Print these records exactly, everything from the line containing "Looking at the image, which of" down to the line containing "17.8 meters", including both of those lines.
-------------------------
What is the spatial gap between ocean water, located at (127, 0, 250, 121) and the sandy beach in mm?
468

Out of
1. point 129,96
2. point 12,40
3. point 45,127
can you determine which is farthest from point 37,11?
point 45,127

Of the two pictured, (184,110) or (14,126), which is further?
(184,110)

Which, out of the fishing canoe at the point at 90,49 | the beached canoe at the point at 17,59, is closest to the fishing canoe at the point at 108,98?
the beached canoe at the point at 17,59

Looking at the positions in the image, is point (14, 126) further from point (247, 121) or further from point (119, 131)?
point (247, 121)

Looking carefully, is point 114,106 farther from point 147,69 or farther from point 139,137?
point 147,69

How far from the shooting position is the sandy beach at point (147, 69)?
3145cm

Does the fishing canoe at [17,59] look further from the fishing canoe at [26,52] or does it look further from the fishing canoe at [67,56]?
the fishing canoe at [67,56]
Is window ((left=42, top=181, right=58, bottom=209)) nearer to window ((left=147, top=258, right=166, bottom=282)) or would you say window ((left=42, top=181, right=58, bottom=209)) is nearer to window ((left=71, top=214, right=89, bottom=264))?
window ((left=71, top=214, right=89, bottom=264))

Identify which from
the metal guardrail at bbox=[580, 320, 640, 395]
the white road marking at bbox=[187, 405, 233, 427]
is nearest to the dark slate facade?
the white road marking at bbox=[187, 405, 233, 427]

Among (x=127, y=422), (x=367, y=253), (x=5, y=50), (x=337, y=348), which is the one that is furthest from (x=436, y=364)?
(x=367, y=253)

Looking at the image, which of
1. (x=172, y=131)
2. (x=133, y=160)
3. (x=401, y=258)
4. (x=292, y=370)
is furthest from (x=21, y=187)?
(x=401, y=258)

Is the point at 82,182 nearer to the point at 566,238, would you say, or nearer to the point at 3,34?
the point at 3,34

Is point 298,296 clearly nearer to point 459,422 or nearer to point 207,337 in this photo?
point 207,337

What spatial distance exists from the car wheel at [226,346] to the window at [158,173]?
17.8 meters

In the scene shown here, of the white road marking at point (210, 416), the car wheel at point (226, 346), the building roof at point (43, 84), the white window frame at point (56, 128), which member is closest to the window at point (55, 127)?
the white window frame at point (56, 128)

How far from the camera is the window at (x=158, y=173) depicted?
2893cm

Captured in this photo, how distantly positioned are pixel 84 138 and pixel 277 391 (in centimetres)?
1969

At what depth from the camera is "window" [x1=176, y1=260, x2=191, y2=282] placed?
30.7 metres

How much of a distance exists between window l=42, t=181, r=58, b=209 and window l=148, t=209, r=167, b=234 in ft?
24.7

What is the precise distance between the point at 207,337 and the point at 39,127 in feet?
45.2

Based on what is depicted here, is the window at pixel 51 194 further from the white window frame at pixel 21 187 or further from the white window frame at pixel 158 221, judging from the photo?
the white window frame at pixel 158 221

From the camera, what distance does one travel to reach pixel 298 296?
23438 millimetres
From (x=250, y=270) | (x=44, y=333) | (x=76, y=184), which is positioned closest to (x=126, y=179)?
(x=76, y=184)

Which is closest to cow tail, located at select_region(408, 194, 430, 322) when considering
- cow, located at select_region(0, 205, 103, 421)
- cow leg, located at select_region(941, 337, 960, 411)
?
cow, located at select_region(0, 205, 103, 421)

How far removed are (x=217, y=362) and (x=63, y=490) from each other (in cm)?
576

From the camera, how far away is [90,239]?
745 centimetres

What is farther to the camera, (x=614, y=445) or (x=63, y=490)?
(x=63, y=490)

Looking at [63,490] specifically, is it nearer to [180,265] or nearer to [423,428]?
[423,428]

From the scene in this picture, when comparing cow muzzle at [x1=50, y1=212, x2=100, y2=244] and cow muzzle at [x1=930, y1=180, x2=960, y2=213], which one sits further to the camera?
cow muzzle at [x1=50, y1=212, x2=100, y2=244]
-------------------------
## Solution
Looking at the image, which of
1. (x=172, y=131)
2. (x=133, y=160)
3. (x=401, y=258)
4. (x=292, y=370)
is furthest from (x=21, y=187)?
(x=401, y=258)

Is the point at 82,182 nearer to the point at 566,238, would you say, or nearer to the point at 3,34?
the point at 3,34

Is point 298,296 clearly nearer to point 459,422 or nearer to point 207,337 in this photo?
point 207,337

What spatial distance exists from the car wheel at [226,346] to the window at [158,173]?
17.8 meters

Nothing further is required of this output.